According to the 2021 National Comprehensive Cancer Network (NCCN) guidelines for breast cancer, IMNI should be considered strongly when delivering regional nodal irradiation (RNI). The absence of strong evidence for or against the IMNI, has resulted in IMNI being performed selectively in real-world clinical practice; however, the optimal subgroups have not yet been identified clearly. The criteria for IMNI in different national guidelines varies, despite the guidelines being based on the same evidence. This has led to the percentages of women studied who might be considered for IMNI in different countries varying substantially, from 13 to 59% [16].

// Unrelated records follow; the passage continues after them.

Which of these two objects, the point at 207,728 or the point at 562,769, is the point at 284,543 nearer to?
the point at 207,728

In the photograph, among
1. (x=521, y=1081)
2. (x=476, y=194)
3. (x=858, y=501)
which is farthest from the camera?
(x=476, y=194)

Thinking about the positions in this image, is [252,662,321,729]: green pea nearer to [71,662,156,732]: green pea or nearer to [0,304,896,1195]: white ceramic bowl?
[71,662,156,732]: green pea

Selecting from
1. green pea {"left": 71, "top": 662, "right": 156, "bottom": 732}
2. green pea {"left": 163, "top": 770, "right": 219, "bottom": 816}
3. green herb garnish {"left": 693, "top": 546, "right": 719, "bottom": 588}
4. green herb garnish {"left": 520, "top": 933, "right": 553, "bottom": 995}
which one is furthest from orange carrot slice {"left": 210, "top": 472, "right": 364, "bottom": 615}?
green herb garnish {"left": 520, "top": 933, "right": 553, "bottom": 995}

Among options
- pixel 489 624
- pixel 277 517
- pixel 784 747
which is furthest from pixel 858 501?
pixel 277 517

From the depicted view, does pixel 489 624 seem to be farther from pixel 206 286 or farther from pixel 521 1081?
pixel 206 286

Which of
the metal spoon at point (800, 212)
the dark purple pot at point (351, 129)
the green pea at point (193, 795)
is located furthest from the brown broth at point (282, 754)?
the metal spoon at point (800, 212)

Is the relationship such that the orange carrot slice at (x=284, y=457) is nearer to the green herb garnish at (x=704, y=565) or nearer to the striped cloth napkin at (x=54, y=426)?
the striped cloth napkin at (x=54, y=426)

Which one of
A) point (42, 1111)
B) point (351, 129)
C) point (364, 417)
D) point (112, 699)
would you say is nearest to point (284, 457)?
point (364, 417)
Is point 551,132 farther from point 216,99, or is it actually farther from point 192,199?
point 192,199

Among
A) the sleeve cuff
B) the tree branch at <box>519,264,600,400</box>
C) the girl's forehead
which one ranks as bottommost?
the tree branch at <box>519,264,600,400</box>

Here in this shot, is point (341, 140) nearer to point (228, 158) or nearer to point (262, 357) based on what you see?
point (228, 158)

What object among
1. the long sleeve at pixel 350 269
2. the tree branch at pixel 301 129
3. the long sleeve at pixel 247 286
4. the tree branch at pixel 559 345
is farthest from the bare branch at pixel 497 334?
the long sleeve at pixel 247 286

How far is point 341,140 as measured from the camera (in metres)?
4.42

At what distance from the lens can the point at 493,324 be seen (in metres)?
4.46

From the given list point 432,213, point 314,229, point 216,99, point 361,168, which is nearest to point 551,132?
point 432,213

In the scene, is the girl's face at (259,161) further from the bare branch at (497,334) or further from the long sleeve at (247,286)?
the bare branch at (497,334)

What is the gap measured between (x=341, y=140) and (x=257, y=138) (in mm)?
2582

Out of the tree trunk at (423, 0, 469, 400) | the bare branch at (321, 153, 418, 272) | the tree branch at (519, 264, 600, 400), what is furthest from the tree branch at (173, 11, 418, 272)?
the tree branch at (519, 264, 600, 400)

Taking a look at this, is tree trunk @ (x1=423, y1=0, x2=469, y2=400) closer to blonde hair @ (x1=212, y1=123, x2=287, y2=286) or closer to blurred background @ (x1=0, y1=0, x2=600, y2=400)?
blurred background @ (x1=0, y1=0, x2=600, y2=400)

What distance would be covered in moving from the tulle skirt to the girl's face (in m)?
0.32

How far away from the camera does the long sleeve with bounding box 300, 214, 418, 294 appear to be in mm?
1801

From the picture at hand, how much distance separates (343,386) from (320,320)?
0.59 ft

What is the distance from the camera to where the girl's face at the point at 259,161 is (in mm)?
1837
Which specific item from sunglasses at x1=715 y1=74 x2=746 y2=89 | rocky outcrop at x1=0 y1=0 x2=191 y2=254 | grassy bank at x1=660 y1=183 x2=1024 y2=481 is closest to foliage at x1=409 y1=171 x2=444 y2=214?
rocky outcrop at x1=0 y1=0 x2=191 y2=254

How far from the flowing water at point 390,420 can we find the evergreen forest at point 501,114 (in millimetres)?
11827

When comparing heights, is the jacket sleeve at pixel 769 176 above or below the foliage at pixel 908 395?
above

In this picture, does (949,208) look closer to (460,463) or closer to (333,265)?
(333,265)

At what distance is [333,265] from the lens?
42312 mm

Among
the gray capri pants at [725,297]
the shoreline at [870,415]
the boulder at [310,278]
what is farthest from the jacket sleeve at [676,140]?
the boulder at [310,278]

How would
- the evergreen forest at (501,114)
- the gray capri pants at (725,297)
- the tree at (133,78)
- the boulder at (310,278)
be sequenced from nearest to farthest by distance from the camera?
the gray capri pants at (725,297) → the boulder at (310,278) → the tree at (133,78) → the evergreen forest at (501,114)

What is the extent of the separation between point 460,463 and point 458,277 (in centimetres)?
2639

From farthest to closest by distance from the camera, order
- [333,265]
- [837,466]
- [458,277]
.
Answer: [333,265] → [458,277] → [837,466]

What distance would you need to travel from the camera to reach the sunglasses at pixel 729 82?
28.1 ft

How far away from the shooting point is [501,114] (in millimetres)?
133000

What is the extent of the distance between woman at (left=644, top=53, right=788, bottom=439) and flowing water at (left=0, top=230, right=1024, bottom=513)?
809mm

The value of IMNI in the era of modern systemic treatment and radiation techniques is still unclear; therefore, the present study aims to investigate whether IMNI improves disease-free survival (DFS) in high-risk breast cancer with pathological positive axillary nodes (pN+) after mastectomy. In addition, radiation-induced toxicity, especially cardiovascular toxicity, will be evaluated prospectively. This study will provide high-level evidence for elective IMNI for patients with breast cancer. This article was written according to the Standard Protocol Items: Recommendations for Interventional Trials (SPIRIT) guidelines, and the SPIRIT checklist is provided in supplementary material 1.

Methods/design

Study design

This is an open label, randomized, multi-center phase III trial for which 1800 participants will be randomized (1:1) to an IMNI group (IMNI) or a no IMN irradiation group (no IMNI).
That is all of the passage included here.